■ Passage provided:
------------------------------

In the report, 40 per cent of Ontarians (600,000 families) are struggling with incomes that are either declining or stagnant; social programs like health care and education are funded at the lowest rate in Canada; Ontario has the second highest increase in poverty rates, leaving 393,000 children in poverty; the highest school, out-of-pocket heath care and tuition fees are seen in Ontario and in the province we have seen the highest amount of tax cuts to corporate and income tax.
It is important to highlight how some of the cuts have negatively affected the communities they were designed to serve.
Liberals in late 2012 and early 2013 cut the Community and Start up Benefit with the idea they would add another funding program. This resulted in $4.2 million being cut from the Niagara Region to help with issues of homelessness and providing emergency hostels, the CSUM benefitted over 11,200 households and especially helped women and children leave domestic abuse situations.

------------------------------

■ Required actions:
(1) Rewrite the paragraph of the passage on Ontario's finances that begins "In the report" as a bulleted list, keeping its main facts.
(2) Pick out every line of the entries that holds the string "point" and copy each of those lines.
The passage and the entries that come after it are unrelated to each other.

■ Data to use:
------------------------------

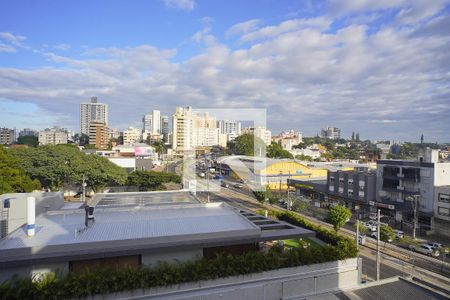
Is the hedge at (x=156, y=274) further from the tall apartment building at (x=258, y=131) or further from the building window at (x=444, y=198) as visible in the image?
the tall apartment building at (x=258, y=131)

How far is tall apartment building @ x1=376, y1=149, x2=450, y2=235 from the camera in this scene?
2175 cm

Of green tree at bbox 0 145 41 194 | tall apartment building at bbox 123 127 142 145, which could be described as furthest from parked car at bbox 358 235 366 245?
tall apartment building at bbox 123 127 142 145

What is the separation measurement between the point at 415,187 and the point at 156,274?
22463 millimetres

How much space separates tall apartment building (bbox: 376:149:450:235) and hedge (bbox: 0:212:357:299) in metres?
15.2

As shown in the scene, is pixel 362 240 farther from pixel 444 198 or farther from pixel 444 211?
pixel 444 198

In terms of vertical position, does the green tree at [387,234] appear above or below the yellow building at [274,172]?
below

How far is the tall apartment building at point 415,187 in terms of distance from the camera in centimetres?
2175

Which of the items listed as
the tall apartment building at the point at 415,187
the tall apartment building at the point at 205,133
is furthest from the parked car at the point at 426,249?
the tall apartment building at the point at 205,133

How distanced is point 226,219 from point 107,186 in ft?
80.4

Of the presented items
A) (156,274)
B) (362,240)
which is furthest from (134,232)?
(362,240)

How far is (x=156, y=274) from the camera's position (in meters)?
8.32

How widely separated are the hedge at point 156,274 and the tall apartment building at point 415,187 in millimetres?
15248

------------------------------

■ Outputs in order:
(1)
- 40 per cent of Ontarians (600,000 families) have incomes that are declining or stagnant.
- Ontario funds social programs such as health care and education at the lowest rate in Canada.
- Ontario has the second highest increase in poverty rates, leaving 393,000 children in poverty.
- Ontario has the highest school fees, out-of-pocket health care costs and tuition fees.
- Ontario has made the largest tax cuts to corporate and income tax.

(2)
What is the separation measurement between the point at 415,187 and the point at 156,274?
How far is the tall apartment building at point 415,187 in terms of distance from the camera in centimetres?
the tall apartment building at the point at 415,187
the tall apartment building at the point at 205,133
is furthest from the parked car at the point at 426,249?
the tall apartment building at the point at 205,133
How distanced is point 226,219 from point 107,186 in ft?
How widely separated are the hedge at point 156,274 and the tall apartment building at point 415,187 in millimetres?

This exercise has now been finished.